99% of audio problems on linux these days are just programmers refusing to just fucking use alsa. I'm part of the problem, because I'm using SDL3 instead because the API is simple. SDL3 is part of the problem because when I tell it to just fucking use alsa it uses pipewire instead! and pipewire is part of the problem because it's just completely terrible. like, wayland terrible.
want to have low latency audio on linux? we have a tool for it, it's called STOP PILING LAYERS OF BOILERPLATE ON TOP OF ALSA YOU IDIOTS YOU ABSOLUTE FOOLS

I'm like 30% sure SDL3 is not the problem or at least not the only problem because I tried resetting the streams every frame with SDL_ClearAudioStream and it still accumulates latency (in addition to also now sounding atrocious due to missing samples).

I've also seen this happen with pipewire before in other situations, and it was resolved by bypassing pipewire.

*spaces out* so anyways, this is usually the point where I'd try to cut this down to a simple loop back with as few layers as possible and gradually build back towards my program until I either find where the fault is or or have something working properly. That would mean targeting ALSA directly, except that appears to not be possible without uninstalling pipewire-alsa, which I can't without uninstalling Steam :/
so abnormally, this means starting with a pipewire loopback instead and seeing if all you brave defenders of the status quo are flickering my lights or not.
this makes me unhappy, but the single silver lining here is pipewire's API docs seem to be a little more newbie friendly than ALSA's

ok I did it. I've got a program that writes a pipewire stream of F64 audio samples where each sample is the total elapsed time since the first frame, expressed in mintues.

I've got a second program that reads that pipewire stream, and checks the offset against it's own elapsed time since the first sample processed. This program prints out the calculated drift ever second.

The results are interesting.

In the first version of this, both programs just measured the time using std::chrono::steady_clock::time_point. This resulted in an oscillating drift that was well under a millisecond at its peak and nothing to be concerned about.

This is good! That means there's no place what so ever within pipewire on my computer for this specific audio setup where any intermediary buffers might be growing and adding more latency as the programs run.

This is not the interesting case.

In the second version, I changed the first program to instead calculate elapsed time as the frame number * the sampling interval, and left the second program alone.

In this version, the calculated drift is essentially the difference between the progress through the stream vs the amount of time that actually passed from the perspective of the observer. In this version, the amount of drift rises gradually. It seems the stream is advancing just a touch faster than it should.

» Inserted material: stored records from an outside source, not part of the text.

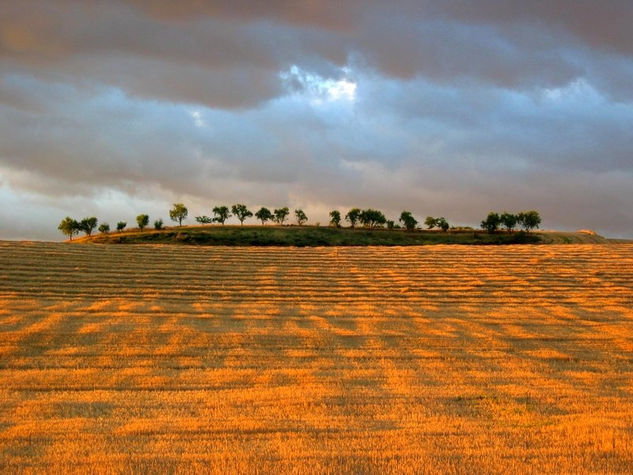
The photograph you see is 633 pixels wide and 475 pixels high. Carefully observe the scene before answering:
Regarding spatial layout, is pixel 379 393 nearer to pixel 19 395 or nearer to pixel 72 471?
pixel 72 471

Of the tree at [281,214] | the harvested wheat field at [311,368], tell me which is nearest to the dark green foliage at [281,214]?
the tree at [281,214]

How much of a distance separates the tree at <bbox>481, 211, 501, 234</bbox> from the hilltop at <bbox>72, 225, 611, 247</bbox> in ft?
9.78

The samples in the stream are reporting that more time has elapsed in the "recording" than actually has transpired according to the clock. The amount of drift accumulated seems to be a millisecond every few minutes.

I'm honestly not sure what to make of that.

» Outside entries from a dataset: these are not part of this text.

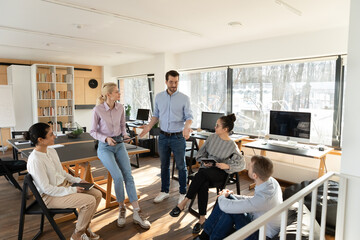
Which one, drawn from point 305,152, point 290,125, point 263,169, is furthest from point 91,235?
point 290,125

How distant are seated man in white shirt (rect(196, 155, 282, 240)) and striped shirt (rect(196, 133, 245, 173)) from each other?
770 millimetres

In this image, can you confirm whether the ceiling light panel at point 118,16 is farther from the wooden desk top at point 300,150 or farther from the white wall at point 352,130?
the white wall at point 352,130

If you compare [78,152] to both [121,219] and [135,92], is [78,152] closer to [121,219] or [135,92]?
[121,219]

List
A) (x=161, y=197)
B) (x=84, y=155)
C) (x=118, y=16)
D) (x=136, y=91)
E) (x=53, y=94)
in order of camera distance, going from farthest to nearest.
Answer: (x=136, y=91)
(x=53, y=94)
(x=161, y=197)
(x=118, y=16)
(x=84, y=155)

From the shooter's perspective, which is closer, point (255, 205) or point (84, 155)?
point (255, 205)

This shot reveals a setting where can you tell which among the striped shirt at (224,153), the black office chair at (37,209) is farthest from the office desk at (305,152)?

anyways, for the curious, I put the source code for the experiment up here https://github.com/Aeva/slowtime
also interesting is the drift is faster if I have the second program's monitor pin hooked up to my sound card, but there's still drift either way.

I think my conclusions from this are

1. the latency drift I observed with my experiments with pipewire today is probably inconsequential.

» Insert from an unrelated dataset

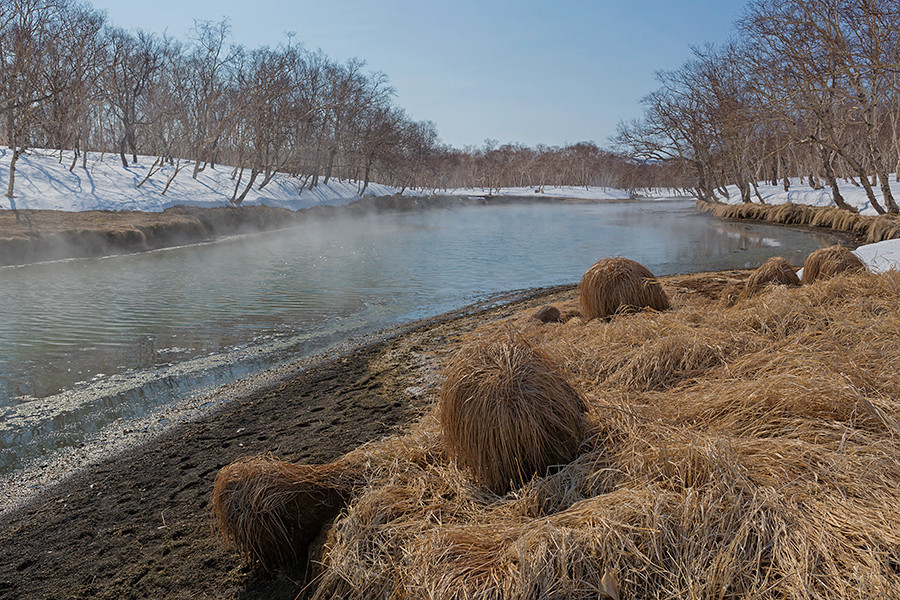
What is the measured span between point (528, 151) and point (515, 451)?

2. there is probably nothing sinister about pipewire.

3. if you have a chain of nodes that are a mix of push or pull driven and have different buffering strategies, you are in the Cool Zone

4. my program is probably going to have to handle "leap samples" in some situations. I admit I wasn't expecting that, but it feels obvious in retrospect.

5. the unplayable latency accumulation in my convolution experiment is problematic, but it is unrelated to the latency drift I observed today. This is probably going to be solved by stripping out all the SDL3 audio stuff and replacing it with using pipewire directly. this is thankfully only a minor inconvenience for me.
nice, pipewire has some special case stuff for filters
holy smokes I got it working :O!! i got my audio convolver working using the pipewire API directly!! and the latency seems to be very adequate for real time play :D
my revised opinion on pipewire is that I like that the API is wizards only. I'm a wizard, so that makes me feel special.

that or I'm just good at creating wizard problems for myself. either way I'm in a good mood.

https://github.com/Aeva/convolver/blob/c5d1ca8ec8a4aafd640def16d68e1c84bbc6b240/src/convolver.cpp#L509

convolver/src/convolver.cpp at c5d1ca8ec8a4aafd640def16d68e1c84bbc6b240 · Aeva/convolver

Contribute to Aeva/convolver development by creating an account on GitHub.

GitHub
god damn this thing is so fucking cool. I've got it hooked up to my drum machine right now and the fm drum in particular is pretty good at isolating parts of the impulse response sample. I'm using a short sample from the Nier Automata song "Alien Manifestation" to convolve the drum machine and it sounds *amazing*. It's a shame I can't modulate the drum parameters on this machine, or I'd be doing some really wild stuff with this right now.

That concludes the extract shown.